Texto del documento:
“¡Pelearaaaán 10 rounds! En esta esquina, el actual líder
celestial, amo del cosmos y rey del sol… ¡Tonatiuh! (ovación del respetable
público). En esta otra, el padre del agua y de la tierra, el campeón de los relámpagos
y la lluvia… ¡Tláloc! (la concurrencia aplaude con enjundia)”. El universo convertido
en arena de lucha libre. Comienza la función.
Seis de la tarde. Ciudad de México. Avenida Reforma,
Ángel de la Independencia - Glorieta de la Diana. 350 metros que me parecen eternos.
Miro al cielo y éste se desploma.

Datos sin procesar:
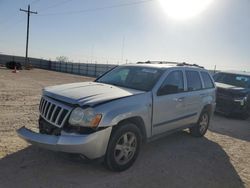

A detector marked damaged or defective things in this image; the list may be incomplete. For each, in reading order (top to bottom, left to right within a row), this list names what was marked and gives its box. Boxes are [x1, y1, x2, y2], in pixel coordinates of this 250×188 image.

crumpled hood [43, 82, 145, 106]
damaged front bumper [17, 125, 111, 159]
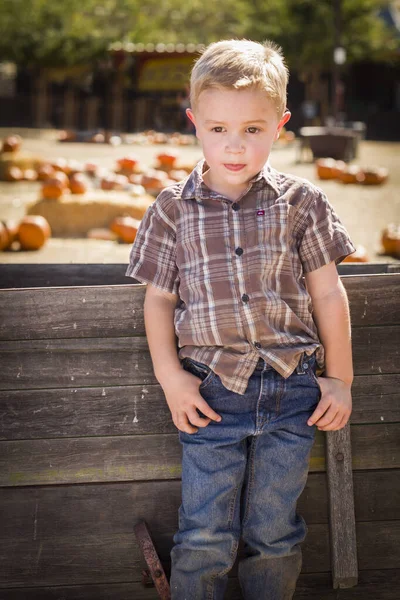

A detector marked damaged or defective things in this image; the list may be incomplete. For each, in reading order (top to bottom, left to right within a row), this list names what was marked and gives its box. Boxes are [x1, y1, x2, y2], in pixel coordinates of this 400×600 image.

Tu objetivo: Por favor, escribe la continuación del texto sobre el combate entre Tonatiuh y Tláloc, empezando justo después de «Miro al cielo y éste se desploma».

El resultado:
La lluvia en México siempre avisa. Un sonoro
CATAPLUM desgarra los nubarrones negros y amenazantes que se han ido formando
desde el mediodía. ¿Por qué siempre llueve por la tarde en la ciudad de México
y no por la mañana? No tengo la menor idea. Un segundo CATAPLUM lanza enormes
goterones de H2O y no se cuántos elementos ácidos
más. A dos mil 400 metros sobre el nivel del mar, los chaparrones no pueden ser
finos, ya lo dice su nombre CHA-PA-RRÓN. No son como los aguaceros del trópico
que se pasean por el follaje de las palmeras y el color de las bugambilias. Tampoco
es una llovizna civilizada, como la de Londres, tan puntual y elegante que nos
invita a lucir el Burberry´s a juego con el paraguas de puño de madera. No. Aquí
cae de sopetón, inunda calles y pasos a desnivel; empapa transeúntes y cala
hasta los huesos.
...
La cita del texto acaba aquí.